“Choosing yourself” means choosing other people’s rejection of you.
Attempts to sway another person’s point of view on yourself because you fear their rejection, often comes with a dose of self-rejection. You attempt (or consider) modifying your behavior or appearance to gain approval or inclusion. Sometimes such changes are a healthy aspect of our growth or dynamic movement through life and of course that’s fine. However, at other times, the ways we modify our behavior in response to our perceptions (or misconceptions) about what others require of us can take the form of hidden self-rejection in the form of shame, lowered self esteem, confusion, or anxiety about future rejection. This is a powerful insight:
Choosing yourself means choosing other people’s rejection of you.

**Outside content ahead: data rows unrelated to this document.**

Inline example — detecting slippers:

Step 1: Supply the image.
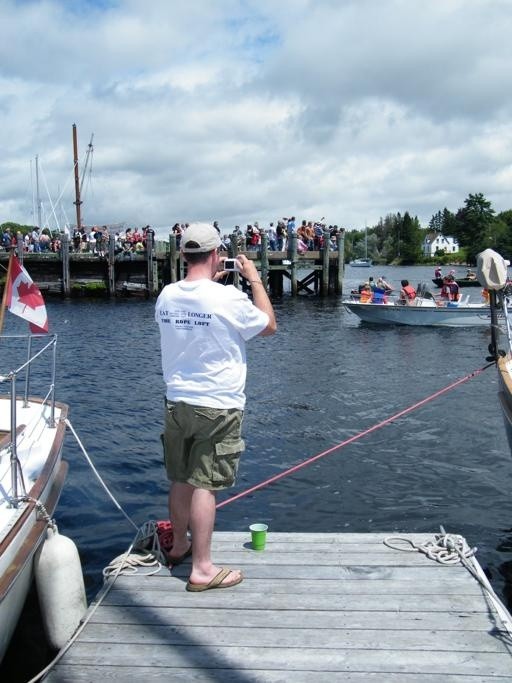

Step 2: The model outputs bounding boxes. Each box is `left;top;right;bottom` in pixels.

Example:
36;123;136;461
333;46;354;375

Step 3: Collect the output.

This is true for relationships, friends, work, customers, the public, whatever. What a trap we can set for ourselves by rejecting who we are in the hopes of being accepted! We must be able to embrace the potential rejection of others if we are to be able to step into the power of honoring our own creative impulse and voice. If we cannot accept rejection, we remain enslaved by our own need for approval. This is panopticon (The Matrix) of our own vanity. It’s as though we live in a totalitarian state created entirely by our own fear of rejection.
If someone rejects you when you are being true to yourself, stay curious, don’t take it personally, use it as data, and above all: be proud of yourself for having the rare courage to simply be yourself.